Ein unbehagliches Gefühl machte sich am Tisch breit.
Thomas Ritter fragte, wieder eine Spur zu laut: »Ein paar Tage alt? Dann muss den Mann doch jemand vermissen. Ist keine Vermisstenanzeige eingegangen?«
Lisa teilte ihm sofort mit: »Aktuell ist niemand neu in der Vermisstenliste aufgetaucht. Die ist nämlich seit drei Wochen unverändert.«
»Er muss nicht vermisst werden«, gab Judith Brunner zu bedenken. »Wenn er zur Bestattung vorbereitet werden sollte, kann das ein paar Tage dauern. Oder, und da muss ich Dr. Renz zustimmen, wenn der Unbekannte vielleicht schon begraben war, vermisst ihn auch niemand mehr.«

    ~ 11 ~
     
    Ludwig Wenzels Gehöft lag in Wiepke in einer kleinen Seitenstraße, die hinter dem Wirtshaus »Zur Quelle« linker Hand in Richtung Waldau führte. Von hier hätte man den Weg zu den Reparaturstellen am Zaun eigentlich auch bequem laufen können, doch zum einen erforderte der Materialtransport ein Fahrzeug, zum anderen ging Wenzel, wie viele der Bauern hier, nicht gern zu Fuß, und überhaupt fuhr er gerne Trecker.
Walter Dreyer hoffte, ihn auf seinem Hof anzutreffen, und war erleichtert, als er den Traktor vor dem offenen Tor stehen sah. Es war gleich fünf und sicher hatte Ludwig Wenzel heute pünktlichst Feierabend gemacht. Der Stammtisch wartete bestimmt schon ungeduldig auf seinen Bericht. Dreyer wollte ihn auch nicht lange aufhalten, aber ein paar Fragen musste er dem Mann noch stellen.

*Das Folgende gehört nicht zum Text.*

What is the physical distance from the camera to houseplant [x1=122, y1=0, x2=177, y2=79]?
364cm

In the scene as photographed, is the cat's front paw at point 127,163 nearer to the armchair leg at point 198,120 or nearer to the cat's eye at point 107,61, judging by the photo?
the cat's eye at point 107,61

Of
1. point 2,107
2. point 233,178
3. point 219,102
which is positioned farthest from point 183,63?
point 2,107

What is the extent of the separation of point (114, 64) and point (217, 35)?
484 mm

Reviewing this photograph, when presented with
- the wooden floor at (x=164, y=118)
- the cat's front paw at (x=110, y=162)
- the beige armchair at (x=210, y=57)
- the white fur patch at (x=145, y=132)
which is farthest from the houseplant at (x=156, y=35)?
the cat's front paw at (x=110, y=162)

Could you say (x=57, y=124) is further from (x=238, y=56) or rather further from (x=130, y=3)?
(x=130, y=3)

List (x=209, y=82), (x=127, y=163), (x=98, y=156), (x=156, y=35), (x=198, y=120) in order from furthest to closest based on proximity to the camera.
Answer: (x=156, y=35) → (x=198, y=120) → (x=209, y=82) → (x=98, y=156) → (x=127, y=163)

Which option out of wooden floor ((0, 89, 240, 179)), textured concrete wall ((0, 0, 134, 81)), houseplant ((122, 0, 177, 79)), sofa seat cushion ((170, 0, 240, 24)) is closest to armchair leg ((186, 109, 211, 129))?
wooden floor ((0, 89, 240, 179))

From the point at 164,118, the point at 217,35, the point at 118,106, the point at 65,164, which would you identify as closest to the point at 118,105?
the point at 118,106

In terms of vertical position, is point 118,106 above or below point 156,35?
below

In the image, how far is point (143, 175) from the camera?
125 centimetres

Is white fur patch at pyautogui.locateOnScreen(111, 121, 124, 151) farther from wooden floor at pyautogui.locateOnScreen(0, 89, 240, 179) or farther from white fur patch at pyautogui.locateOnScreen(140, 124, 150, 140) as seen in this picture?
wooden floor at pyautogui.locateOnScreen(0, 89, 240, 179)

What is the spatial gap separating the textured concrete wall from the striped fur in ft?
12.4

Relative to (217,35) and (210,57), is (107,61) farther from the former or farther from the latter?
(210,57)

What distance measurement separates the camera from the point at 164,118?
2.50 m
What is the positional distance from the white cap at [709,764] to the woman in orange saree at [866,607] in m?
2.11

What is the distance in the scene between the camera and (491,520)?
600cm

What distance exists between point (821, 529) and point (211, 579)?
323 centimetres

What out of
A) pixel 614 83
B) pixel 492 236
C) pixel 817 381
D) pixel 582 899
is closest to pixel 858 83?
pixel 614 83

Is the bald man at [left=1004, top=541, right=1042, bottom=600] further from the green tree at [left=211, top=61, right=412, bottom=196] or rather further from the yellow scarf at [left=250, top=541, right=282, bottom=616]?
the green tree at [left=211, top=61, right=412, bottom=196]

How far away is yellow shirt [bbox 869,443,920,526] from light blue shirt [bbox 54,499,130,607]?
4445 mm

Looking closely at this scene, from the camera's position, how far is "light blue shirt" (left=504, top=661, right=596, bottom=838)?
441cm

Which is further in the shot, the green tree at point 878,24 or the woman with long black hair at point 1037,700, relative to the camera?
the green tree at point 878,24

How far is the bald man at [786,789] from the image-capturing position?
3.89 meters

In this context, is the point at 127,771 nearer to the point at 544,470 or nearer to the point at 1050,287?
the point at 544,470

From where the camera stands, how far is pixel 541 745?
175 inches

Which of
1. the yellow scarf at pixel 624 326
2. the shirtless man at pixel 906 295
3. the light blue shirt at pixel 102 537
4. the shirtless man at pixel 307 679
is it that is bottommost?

Im scheibenlosen Fahrerhaus des Treckers glaubte er, einige kleine Kinder herumturnen zu sehen. Ungeschickt versuchten sie, sich im Fußraum zu verstecken, als er näher kam. Kichergeräusche drangen aus dem Fahrzeug. Walter klopfte an die Fahrertür. »Rauskommen«, forderte er in gespielt ernstem Ton auf. Nichts passierte. »Sofort«, wurde er energischer. »Hier spricht die Polizei!« Ob Wenzel wenigstens den Schlüssel abgezogen hatte?
Tatsächlich ging die Tür wenig später einen Spalt auf und ein Knirps von vier, fünf Jahren lugte hervor. Es war schwer zu entscheiden, ob er überlegte zu gehorchen oder wie er unbeschadet entkommen konnte. Vertrauensvoll reckte er Walter dann die Ärmchen entgegen, der das ziemlich verdreckte Kerlchen schwungvoll vom riesigen Hinterrad herunterhob. Ein etwas älterer Junge, der nicht weniger getrockneten Schlamm an sich verteilt hatte, kletterte ohne Hilfe, vorsichtig zu Walter blickend, geschickt an den Profilen des großen Rades runter. Dabei trug er eine weitere Schicht Dreck auf sein Hemd auf.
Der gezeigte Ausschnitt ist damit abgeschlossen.